Harga RAM yang mulai turun di berbagai pasar komponen komputer memberi ruang bernapas bagi perakit PC yang selama ini menahan rencana upgrade. Penyesuaian ini terasa penting karena RAM selama hampir setahun bergerak naik dan sempat membuat biaya rakitan komputer semakin berat.
Pergerakan harga tersebut juga menyentuh dua jenis memori yang paling banyak dicari, yakni DDR4 dan DDR5. Di sejumlah toko komputer serta marketplace, keduanya mulai menunjukkan koreksi harga, termasuk pada beberapa model yang sebelumnya diposisikan sebagai produk gaming premium.
Pasar memori mulai lebih longgar
Penurunan harga RAM tidak terjadi tanpa alasan. Saat permintaan global melemah, tekanan pada pasokan ikut berkurang dan harga pun lebih mudah terkoreksi.
Sebelumnya, lonjakan kebutuhan perangkat komputer ikut mendorong harga naik, terutama ketika aktivitas work from home, gaming, dan pembelian perangkat teknologi meningkat tajam. Setelah pola belanja kembali normal, kondisi pasar memori pun ikut berubah.
Di sisi produksi, kapasitas pabrik chip memori disebut lebih stabil dibanding periode sebelumnya. Produsen besar seperti Samsung, SK Hynix, dan Micron juga dinilai mampu meningkatkan efisiensi, sehingga pasokan menjadi lebih longgar.
Tidak hanya kelas murah, produk premium ikut terdampak
Koreksi harga tidak hanya terlihat pada RAM kelas entry-level. Sejumlah produk dengan segmen lebih tinggi juga ikut mengalami penyesuaian, sehingga pilihan bagi pembeli menjadi lebih beragam.

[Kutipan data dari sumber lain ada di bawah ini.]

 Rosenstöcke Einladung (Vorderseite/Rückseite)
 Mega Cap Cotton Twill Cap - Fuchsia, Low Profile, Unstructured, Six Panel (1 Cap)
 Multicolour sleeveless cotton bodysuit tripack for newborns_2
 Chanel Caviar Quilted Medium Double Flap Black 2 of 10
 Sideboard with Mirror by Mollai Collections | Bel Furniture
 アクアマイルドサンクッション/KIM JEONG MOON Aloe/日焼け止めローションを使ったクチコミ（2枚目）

Bagi calon pembeli yang selama ini menunggu momen yang lebih pas, situasi ini menjadi sinyal bahwa pasar memori sedang bergerak ke arah yang lebih stabil. Ketika stok tersedia lebih banyak dan permintaan tidak sekuat sebelumnya, harga biasanya turun ke level yang lebih realistis.

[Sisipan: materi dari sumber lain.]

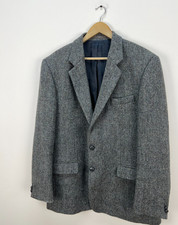 Vintage Harris Tweed Blazer Jacket Sport Coat Mens Size 46 L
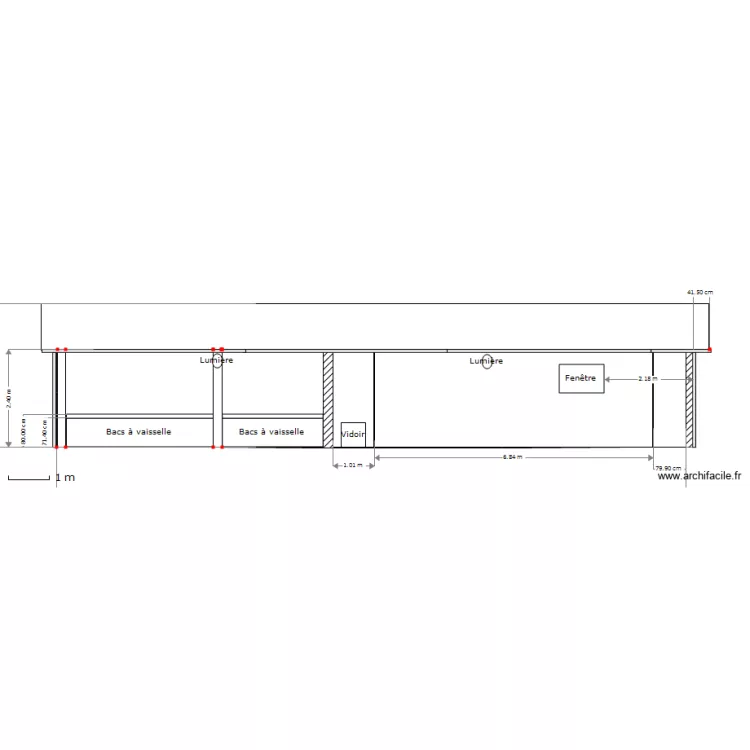 Sanitaire 2013 face arrière. Plan de Sanitaire 2013 face arrière. Plan de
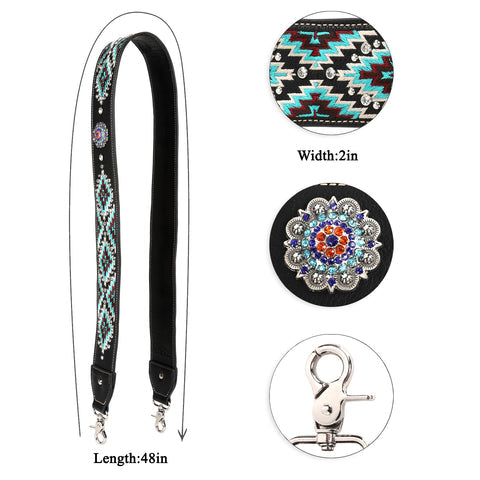 Montana West Western Guitar Style Crossbody Strap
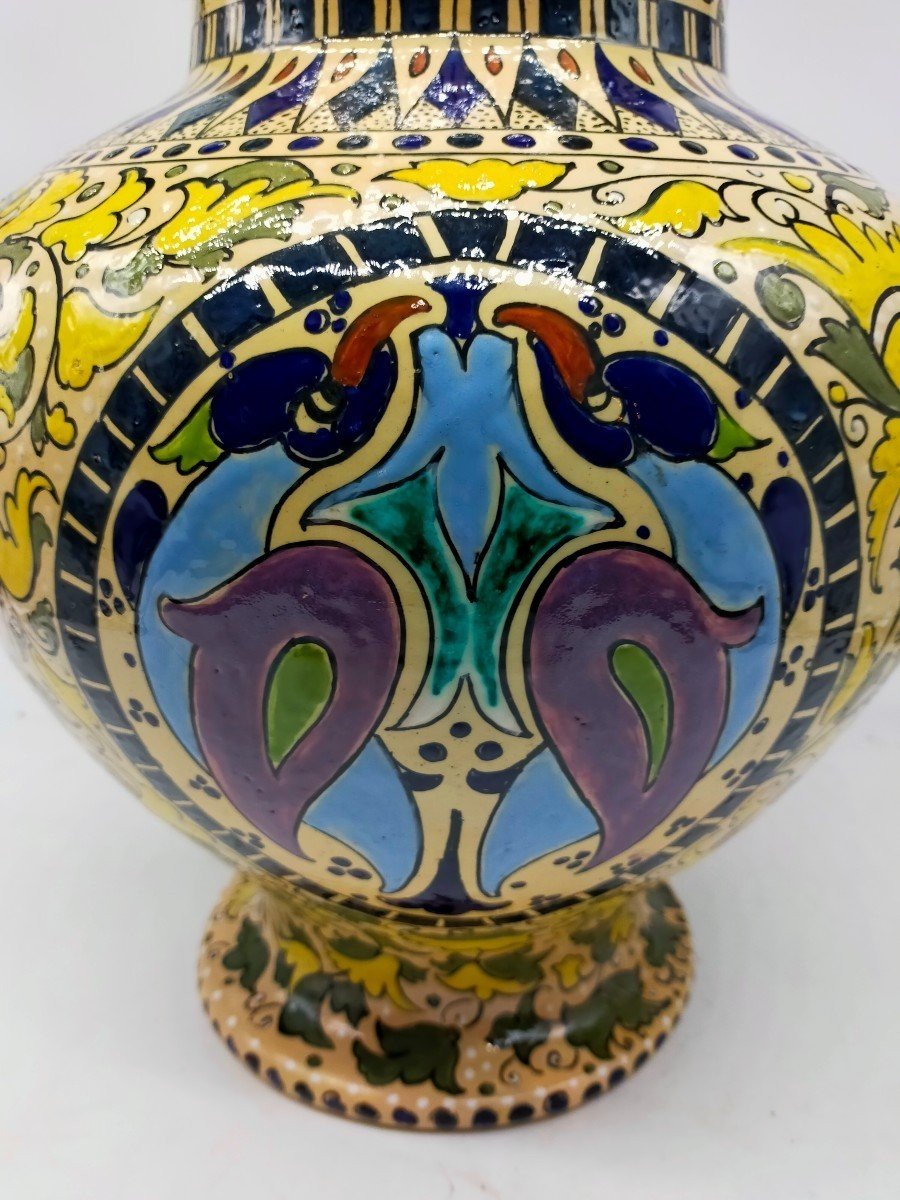 Grand Vase En Céramique Art Nouveau  - Début Des Années 1900-photo-4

Kondisi persaingan antarmerek juga ikut berperan. Dalam situasi pasar yang makin kompetitif, produsen cenderung menawarkan harga lebih agresif untuk menjaga minat pembeli dan mempertahankan pangsa pasar.
Biaya rakit PC ikut terasa lebih ringan
Bagi perakit PC, penurunan harga RAM punya dampak langsung pada total anggaran. Komponen ini memegang peran penting karena memengaruhi multitasking, gaming, editing video, hingga rendering.
Semakin besar kapasitas dan semakin tinggi kecepatannya, semakin baik pula kemampuan sistem saat menangani beban kerja berat. Karena itu, RAM kerap menjadi salah satu pos belanja yang cukup besar, terutama pada rakitan kelas menengah hingga high-end.
Saat harganya turun, biaya keseluruhan untuk membangun PC ikut menurun. Situasi ini membuat banyak pengguna merasa waktu upgrade menjadi lebih masuk akal dibanding sebelumnya.
Komponen lain ikut memberi sinyal yang lebih baik
Selain RAM, beberapa komponen lain seperti SSD dan motherboard juga disebut mulai hadir dengan harga yang lebih kompetitif. Hal ini membuat proses membangun PC terasa lebih seimbang, terutama bagi pengguna yang ingin menyusun rakitan baru tanpa terlalu membebani satu pos anggaran saja.
Meski begitu, harga di pasar komputer tetap tidak seragam. Penurunan RAM bisa terjadi lebih cepat di satu toko, tetapi masih bertahan di level lama pada toko lain.
Tetap perlu memperhatikan kebutuhan sebelum membeli
Pembeli tetap disarankan membandingkan harga di beberapa toko sebelum memutuskan. Langkah ini penting karena perubahan harga tidak selalu terjadi bersamaan di semua kanal penjualan.
Kompatibilitas motherboard juga wajib dicek, terutama saat memilih antara DDR4 dan DDR5. Selain itu, kapasitas memori perlu disesuaikan dengan kebutuhan agar pembelian tetap efektif.
Untuk penggunaan standar, 16GB dinilai sudah ideal. Sementara itu, 32GB lebih disarankan untuk editing dan gaming berat.
Walau tren harga saat ini sedang bergerak turun, kondisi pasar memori tetap bisa berubah mengikuti permintaan global dan situasi industri semikonduktor. Jika permintaan naik lagi atau produksi terganggu, harga RAM berpotensi kembali bergerak naik, sehingga momentum sekarang menjadi cukup menarik bagi pengguna yang memang sudah merencanakan upgrade dalam waktu dekat.